Joanikije Pamučina (13 December 1810 in Zagradinje - 9 September 1870 in Mostar) was a Serbian writer, ethnologist, and spiritual leader of his people in Bosnia and Hercegovina. His seat was at the Metropolitanate of Zahumlije-Herzegovina in Mostar.

==Education==
Joanikije Pamučina studied at Duži Monastery and later at Zavala Monastery, where he settled in 1829. Soon afterwards, he came to live in Mostar where he became well-known as a writer. There at the court of the Greek metropolitan he perfected his knowledge of the Greek language. He became an Archimandrite and, after the death of the Metropolitan Grigorius in 1860, he ruled until 1864 the Metropolitanate of Zahumlije-Herzegovina in Mostar, though without the title of Bishop or Metropolitan. The Patriarch of Constantinople did not want to appoint him as a metropolitan even though the people in Mostar wanted him.

==Literary work==
Pamučina recorded folk compositions and poems, stories, axioms and proverbs, describing life and folk customs, preparing material for historical works.
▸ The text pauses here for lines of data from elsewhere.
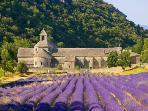 Senanques Abbaye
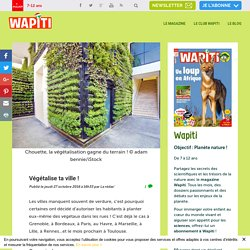 Végétalise ta ville ! - Wapiti magazine - actu nature - environnement
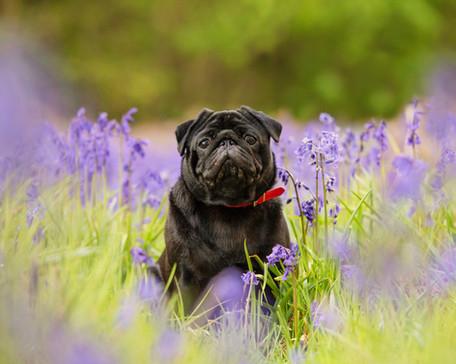 black pug in bluebells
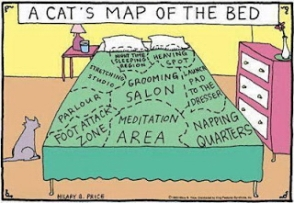 Cats - Cartoons map of the bed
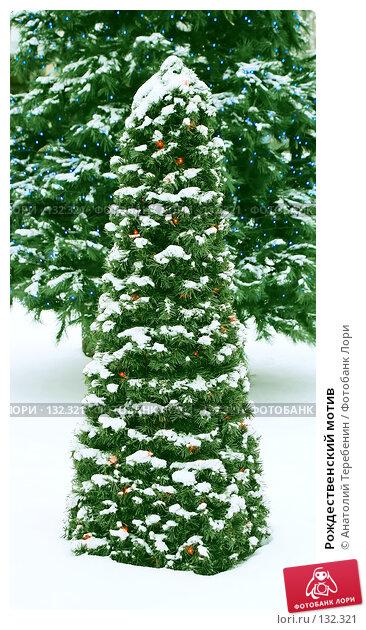 Рождественский мотив, фото № 132321, снято 28 ноября 2007 г. (c) Анатолий Теребенин / Фотобанк Лори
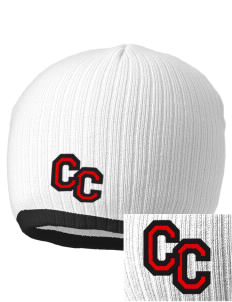 Community Christian School Lions Embroidered Champion Striped Knit Beanie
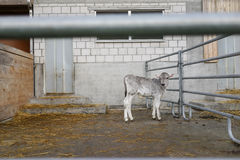 Adorable calf in a large cow farm royalty free stock image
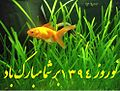 Happy norouz and goldfish.JPG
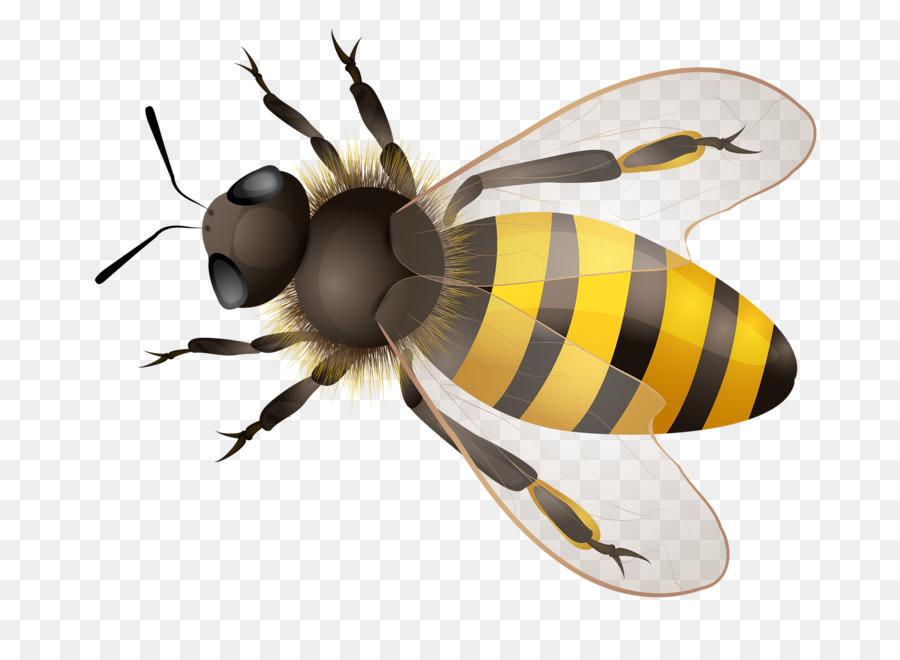 пчела в пнг на прозрачном фоне сегодня пост буду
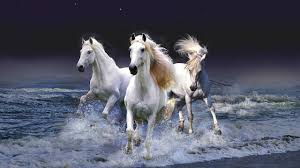 white horses running in water. Delighful Water White Horses Running Through Water Or Sea To Horses Running In Water N
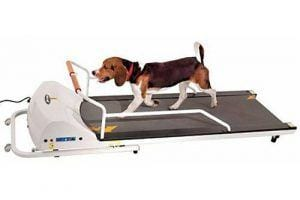 PetRun PR720F Dog Treadmill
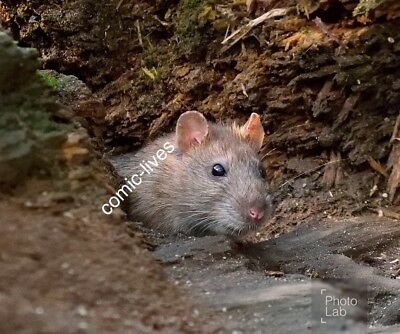 """WILD BROWN RAT Photograph Print 7""""x5"""" Glossy New Photo Rodent"""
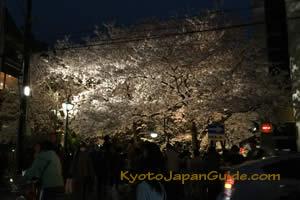 Gion District sakura night time 007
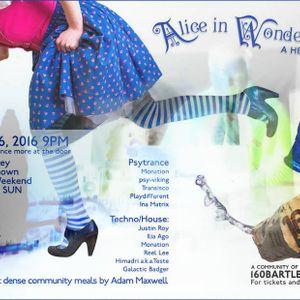 Alice in Wonderland - a hero's journey - Dj Himadri aka teste v1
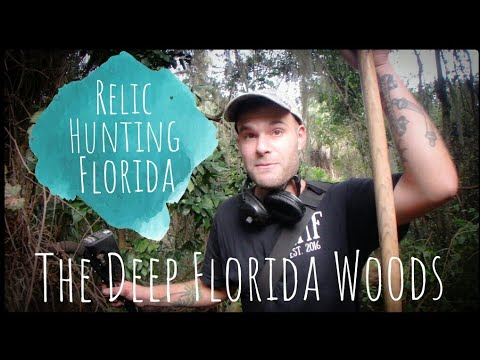Treasure Hunting The Deep Woods Of Florida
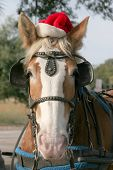 stock photo of blinders  - Merry horsemas - JPG
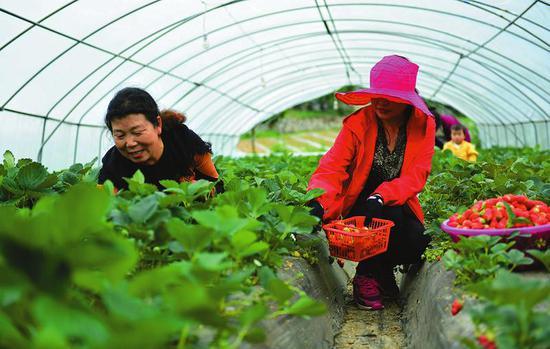 略阳县接官亭镇大力发展大棚种植业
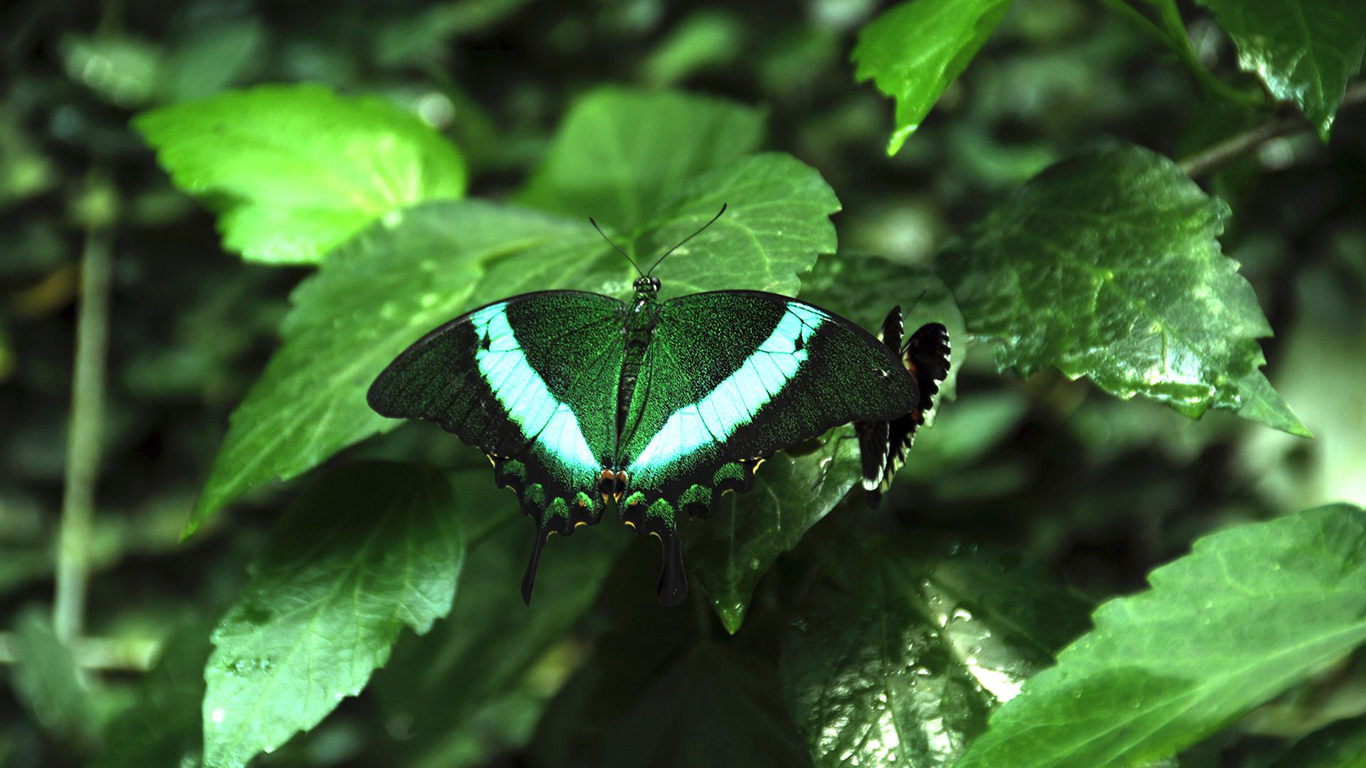 Tropical, Butterfly, Butterfly, Wings Wallpapers Free Download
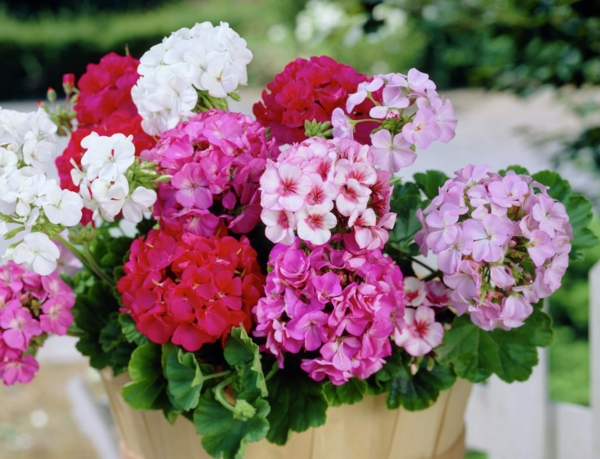 balcony plants easy-care geraniums different colors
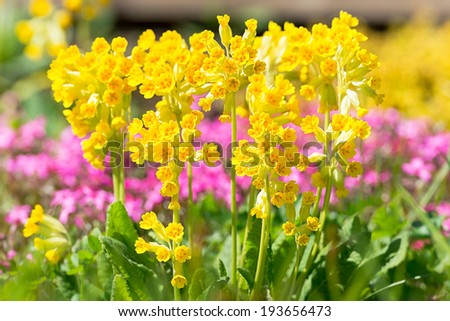 Bunch of Primula veris in garden in sunlight during early summer, Sweden - stock photo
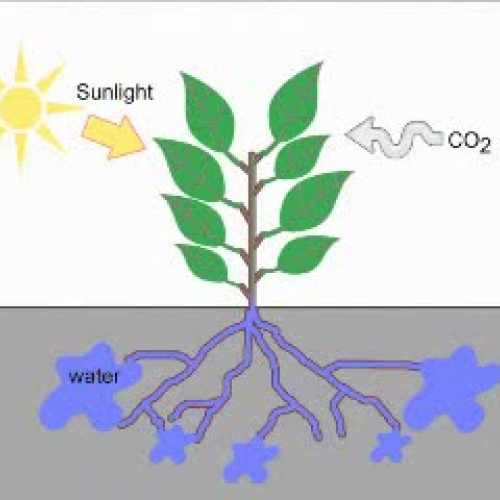 photosynthesis rap song Can some write me a photosynthesis song or poem i need it asap and please dont use one that has already been made itneeds to be original and all ideas are good ideas help please 10 ptz for the winner.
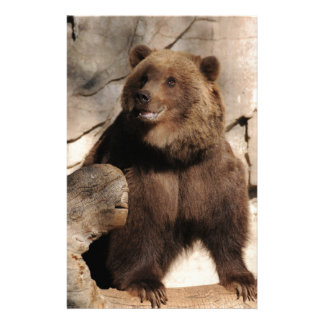 Grizzly Bear Sow Stationery Paper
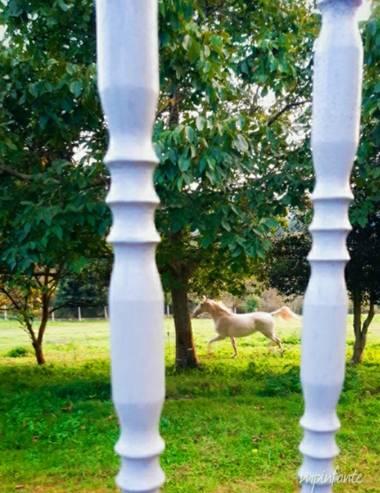 Mpinfante en Hamelin: Fauna, Hermoso caballo blanco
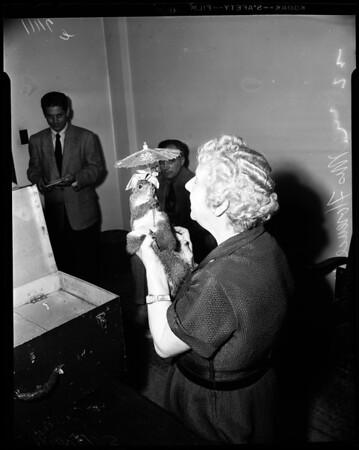 Hinton versus Paramount Television, 1954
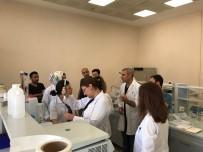 MAÜ'den Derik Halhalı Zeytini Projesi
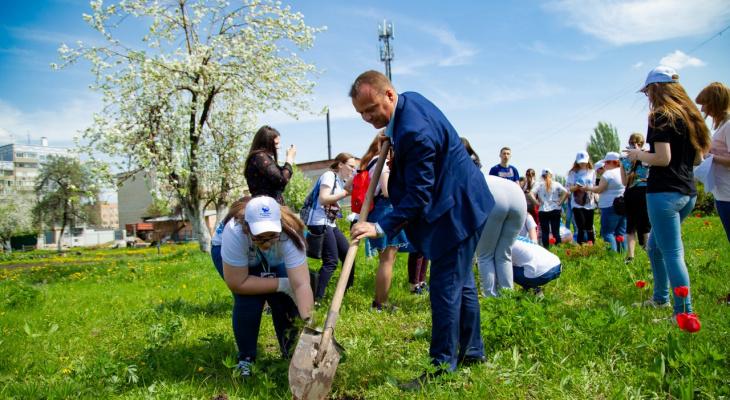 В Рязани 100 волонтеров высадили 18 елей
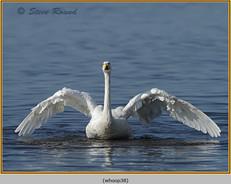 whooper-swan-38.jpg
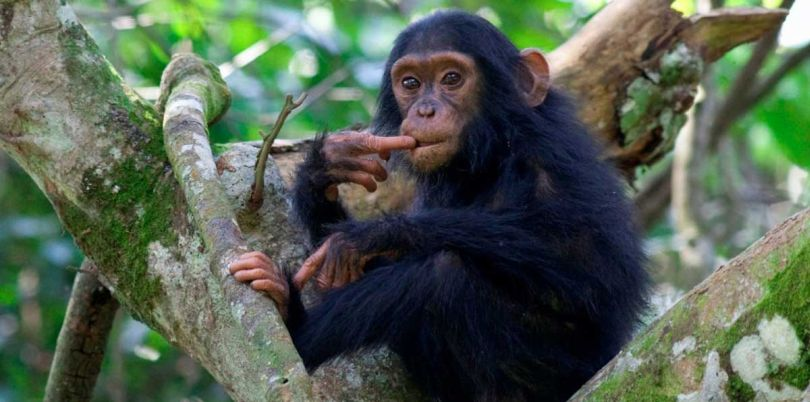 Chimpanzee looking confused in Uganda
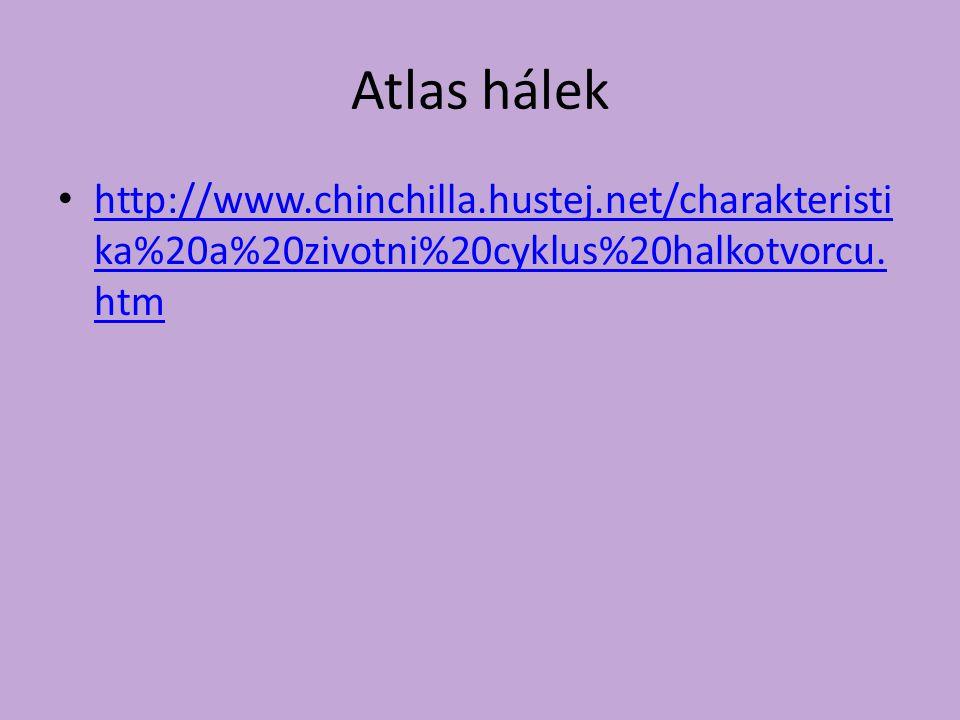 Atlas hálek http://www.chinchilla.hustej.net/charakteristika%20a%20zivotni%20cyklus%20halkotvorcu.htm.
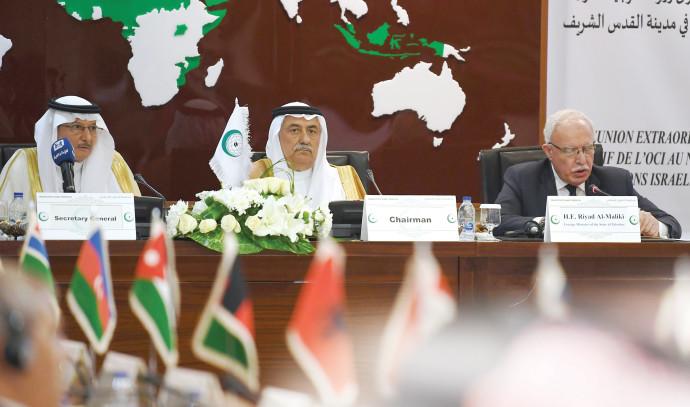 שר החוץ הפלסטיני ריאד אל-מאלכי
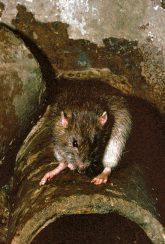 Ratte auf Kanalisationsrohr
Most of his literary works were printed in the Srbsko-dalmatinski Magazine (1846-1864). He wrote a biography of Ali-paša Rizvanbegović, which is also the history of Herzegovina of that time. This work was translated in 1873 into Russian and printed in Aleksander Hilferding's writings (III, 330-379). Pamučina also portrayed folklore and history in the story Pobjedonosno mučenje Hristine Rajkovića Djevojčice (Glorious Martyrdom of the Virgin Hristina Rajković).

==Philanthropy==
Joanikije Pamučina is also the founder of the Serbian National School in Mostar. He left 800 ducats at a state bank in Petrograd to a scholarship fund for underprivileged youth. His nephew was Metropolitan Leontije Radulović (1835-1888), who studied in Mostar.

==Legacy==
In December 2010, the City of Mostar, marked the 200th anniversary of the birth of Joanikije Pamučina. His "Sabrana djela" (Collected Works, 2005) and Vojo Kovačević's book "Life and Work of Joanikije Pamucina" (2009) were presented to celebrants.